Recent botanical exploration efforts in the rugged Marquesas Islands (French Polynesia) have increased the known flora of the archipelago by an impressive 20 percent. Field research and collecting in conjunction with the Vascular Flora of the Marquesas Islands and Flore de la Polynesie française projects have yielded 62 new species of ferns and flowering plants bringing the total native species to 360, of which 18 are newly described and illustrated in a special issue of PhytoKeys.
New findings by researchers from the National Tropical Botanical Garden the(David H. Lorence) and Smithsonian’s National Museum of Natural History (Warren L. Wagner), in collaboration with French IRD and French Polynesian researchers, have brought to light 18 new species and one new variety of ferns and flowering plants from the rugged Marquesas Islands. Since 1988, 62 new species have been described in conjunction with the Vascular Flora of the Marquesas Islands and the Flore de la Polynésie française projects, representing a 20% increase in the known native flora. Ten precursor papers by the authors and collaborators describing the new species were published in issue the open access journal PhytoKeys.
According to senior project leader David Lorence, “Intensive field work has revealed that most of these new species are extremely rare and localized endemics, often confined to a single island. Many are known only from one or two localities harboring intact native vegetation that have so far escaped pressures from invasive plant species and feral animals.

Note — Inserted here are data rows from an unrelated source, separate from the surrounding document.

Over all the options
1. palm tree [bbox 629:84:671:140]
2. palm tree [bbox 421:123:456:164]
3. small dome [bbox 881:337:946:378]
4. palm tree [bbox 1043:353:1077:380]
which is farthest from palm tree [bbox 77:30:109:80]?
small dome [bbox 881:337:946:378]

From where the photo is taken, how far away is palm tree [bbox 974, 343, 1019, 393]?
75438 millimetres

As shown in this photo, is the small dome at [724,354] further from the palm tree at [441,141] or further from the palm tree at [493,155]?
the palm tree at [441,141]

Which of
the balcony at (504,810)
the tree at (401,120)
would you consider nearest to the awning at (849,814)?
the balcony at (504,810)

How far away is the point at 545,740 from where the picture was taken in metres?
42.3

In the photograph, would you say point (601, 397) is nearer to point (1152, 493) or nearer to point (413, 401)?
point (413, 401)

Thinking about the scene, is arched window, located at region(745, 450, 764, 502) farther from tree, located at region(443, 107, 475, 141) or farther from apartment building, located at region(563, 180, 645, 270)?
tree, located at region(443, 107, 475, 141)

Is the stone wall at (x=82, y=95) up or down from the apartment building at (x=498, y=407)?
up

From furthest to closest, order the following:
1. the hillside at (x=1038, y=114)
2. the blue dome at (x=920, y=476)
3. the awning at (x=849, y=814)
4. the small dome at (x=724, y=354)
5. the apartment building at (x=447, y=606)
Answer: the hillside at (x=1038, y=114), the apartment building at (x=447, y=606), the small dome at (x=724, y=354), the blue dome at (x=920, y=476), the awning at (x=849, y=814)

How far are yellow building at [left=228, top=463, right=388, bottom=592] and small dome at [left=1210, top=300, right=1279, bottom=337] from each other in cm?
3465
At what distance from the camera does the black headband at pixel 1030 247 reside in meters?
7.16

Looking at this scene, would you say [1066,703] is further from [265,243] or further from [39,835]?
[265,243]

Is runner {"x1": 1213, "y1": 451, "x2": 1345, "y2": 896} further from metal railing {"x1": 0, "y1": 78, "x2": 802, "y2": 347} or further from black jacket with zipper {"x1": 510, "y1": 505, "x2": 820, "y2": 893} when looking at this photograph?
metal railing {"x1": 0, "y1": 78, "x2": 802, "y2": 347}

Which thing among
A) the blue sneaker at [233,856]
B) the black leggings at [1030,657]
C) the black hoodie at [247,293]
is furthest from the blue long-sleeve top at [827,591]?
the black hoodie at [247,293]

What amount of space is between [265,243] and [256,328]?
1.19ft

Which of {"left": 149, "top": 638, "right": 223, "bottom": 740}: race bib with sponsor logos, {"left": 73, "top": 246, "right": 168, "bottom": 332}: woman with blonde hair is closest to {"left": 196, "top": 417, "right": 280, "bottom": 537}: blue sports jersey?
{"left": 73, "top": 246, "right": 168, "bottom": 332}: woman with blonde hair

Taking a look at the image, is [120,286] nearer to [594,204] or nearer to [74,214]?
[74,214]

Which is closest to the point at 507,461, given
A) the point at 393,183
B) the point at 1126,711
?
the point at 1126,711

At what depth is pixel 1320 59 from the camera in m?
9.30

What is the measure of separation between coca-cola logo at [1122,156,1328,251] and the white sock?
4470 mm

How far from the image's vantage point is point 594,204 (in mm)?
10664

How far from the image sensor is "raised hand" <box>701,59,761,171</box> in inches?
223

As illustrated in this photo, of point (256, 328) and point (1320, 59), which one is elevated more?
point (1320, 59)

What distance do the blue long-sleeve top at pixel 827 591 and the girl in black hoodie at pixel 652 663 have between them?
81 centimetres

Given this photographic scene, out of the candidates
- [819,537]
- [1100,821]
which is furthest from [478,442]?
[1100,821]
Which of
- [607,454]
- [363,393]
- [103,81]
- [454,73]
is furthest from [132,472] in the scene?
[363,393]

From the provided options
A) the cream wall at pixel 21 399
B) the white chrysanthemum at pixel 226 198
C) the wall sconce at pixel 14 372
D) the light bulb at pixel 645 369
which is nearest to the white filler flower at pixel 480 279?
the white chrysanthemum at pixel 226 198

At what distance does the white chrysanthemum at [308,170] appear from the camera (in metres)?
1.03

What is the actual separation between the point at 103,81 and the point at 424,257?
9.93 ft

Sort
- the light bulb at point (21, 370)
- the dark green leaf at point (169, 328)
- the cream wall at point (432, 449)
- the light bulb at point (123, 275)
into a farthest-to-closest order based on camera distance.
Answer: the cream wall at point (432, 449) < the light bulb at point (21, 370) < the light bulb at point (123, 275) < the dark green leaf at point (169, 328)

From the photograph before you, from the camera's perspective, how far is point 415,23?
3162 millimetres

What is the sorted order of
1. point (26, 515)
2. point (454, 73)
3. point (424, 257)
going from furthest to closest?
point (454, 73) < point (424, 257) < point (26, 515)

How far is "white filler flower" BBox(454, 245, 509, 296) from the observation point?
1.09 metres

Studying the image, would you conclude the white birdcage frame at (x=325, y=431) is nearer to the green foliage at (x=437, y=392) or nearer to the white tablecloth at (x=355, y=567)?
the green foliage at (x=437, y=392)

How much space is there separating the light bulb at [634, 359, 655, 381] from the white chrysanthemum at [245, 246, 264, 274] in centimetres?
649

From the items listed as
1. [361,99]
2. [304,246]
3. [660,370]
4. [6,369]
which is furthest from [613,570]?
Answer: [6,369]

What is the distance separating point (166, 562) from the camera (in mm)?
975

Consequently we assigned preliminary IUCN Red List ratings of Critically Endangered (13), Endangered (5), or Vulnerable (1) to these new species.” Over 6,000 herbarium specimens collected by field botanists were pressed, dried, and distributed to collaborating institutions in Tahiti, Hawaii, Washington DC, Paris, and elsewhere for study by botanical specialists. Ferns comprise an important element of the Marquesas flora, and 11 of the 18 new species are ferns. In addition, the botanists collected numerous new island records for native species and documented non-native, potentially weedy species that comprise about half of the islands’ flora.
As this project clearly shows, the biodiversity of many tropical islands is still poorly documented and explored. Field work and biological inventories of this type are essential to enhance our knowledge of insular biodiversity and provide critical information for conservation of these organisms and their habitats. However, staffing and funding for this type of work are scarce. Results of this project are available on an Internet-based resource hosted on the Smithsonian’s Department of Botany website, which provides access to a database with species descriptions, photos, distribution, literature, specimens lists, and other information: http://botany.si.edu/pacificislandbiodiversity/marquesasflora/index.htm.
The final goal of this project is publication of a comprehensive two-volume book covering the Vascular Flora of the Marquesas Islands, a goal which is nearing completion with the publication of these new species.